PASSAGE PROVIDED
++++++++
Getting Started with SBOL

This beginner’s guide introduces the basic principles of pySBOL for new users. For more comprehensive documentation about the API, refer to documentation about specific classes and methods for detailed information about the API. For more detail about the SBOL standard, visit sbolstandard.org or’refer to the specification document.

Creating an SBOL Document

In a previous era, engineers might sit at a drafting board and draft a design by hand. The engineer’s drafting sheet in LibSBOL is called a Document. The Document serves as a container, initially empty, for SBOL data objects. All file I/O operations are performed on the Document to populate it with SBOL objects representing design elements. Usually the first step is to create an SBOLDocument in which to put your objects. This can be done by calling the Document constructor. The read and write methods are used for reading and writing files in SBOL format.

doc = Document()
doc.read("CRISPR_example.xml")
print (len(Document))
doc.write("CRISPR_example.xml")

Reading a Document will wipe any existing contents clean before import. However, you can import objects from multiple files into a single Document object using Document.append(). This can be advantageous when you want to integrate multiple ComponentDefinitions from multiple files into a single design, for example.

A Document may contain different types of SBOL objects, including ComponentDefinitions, ModuleDefinitions, Sequences, SequenceAnnotations, and Models. These objects are collectively referred to as Top Level objects because they can be referenced directly from a Document. The total count of objects contained in a Document is determined using the len function.

In order to review the ComponentDefinitions contained in a Document, use a Python iterator:

for cd in doc.componentDefinitions:
   print cd

This will print the unique identity of each object (see the next section). Similarly, you can iterate through Document.moduleDefinitions(), Document.sequences(), Document.sequenceAnnotations(), and Document.models().
++++++++
EXTRACTED ENTRIES
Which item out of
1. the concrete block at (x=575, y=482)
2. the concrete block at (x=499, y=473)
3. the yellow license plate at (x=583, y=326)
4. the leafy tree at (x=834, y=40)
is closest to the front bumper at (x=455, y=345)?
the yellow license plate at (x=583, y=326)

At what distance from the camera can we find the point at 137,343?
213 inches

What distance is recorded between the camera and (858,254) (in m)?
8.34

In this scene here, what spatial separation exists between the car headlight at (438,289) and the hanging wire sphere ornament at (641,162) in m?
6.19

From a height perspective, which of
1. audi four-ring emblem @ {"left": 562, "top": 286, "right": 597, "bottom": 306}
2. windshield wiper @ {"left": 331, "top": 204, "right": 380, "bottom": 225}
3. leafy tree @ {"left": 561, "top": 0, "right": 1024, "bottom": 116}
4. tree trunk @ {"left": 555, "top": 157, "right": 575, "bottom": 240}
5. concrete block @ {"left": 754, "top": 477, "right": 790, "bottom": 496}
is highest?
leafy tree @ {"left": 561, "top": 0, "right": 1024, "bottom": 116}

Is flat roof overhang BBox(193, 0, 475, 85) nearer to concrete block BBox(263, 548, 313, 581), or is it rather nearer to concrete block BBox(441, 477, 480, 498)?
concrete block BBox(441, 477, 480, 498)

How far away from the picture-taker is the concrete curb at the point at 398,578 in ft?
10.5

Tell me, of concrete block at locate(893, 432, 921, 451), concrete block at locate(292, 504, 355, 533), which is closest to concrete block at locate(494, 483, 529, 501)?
++++++++
REQUIREMENT 1
Do these statements agree with the SBOL getting-started guide? (a) A Document starts out already holding SBOL data objects. (b) Reading a Document wipes its existing contents before import. (c) The total count of objects in a Document is found with the len function. Answer yes or no for each, and quote the guide's deciding words exactly.
REQUIREMENT 2
Reproduce the SBOL getting-started guide verbatim, everything from "In a previous" down to "in SBOL format.".

ANSWER 1
(a) No: "The Document serves as a container, initially empty, for SBOL data objects."
(b) Yes: "Reading a Document will wipe any existing contents clean before import."
(c) Yes: "The total count of objects contained in a Document is determined using the len function."

ANSWER 2
In a previous era, engineers might sit at a drafting board and draft a design by hand. The engineer’s drafting sheet in LibSBOL is called a Document. The Document serves as a container, initially empty, for SBOL data objects. All file I/O operations are performed on the Document to populate it with SBOL objects representing design elements. Usually the first step is to create an SBOLDocument in which to put your objects. This can be done by calling the Document constructor. The read and write methods are used for reading and writing files in SBOL format.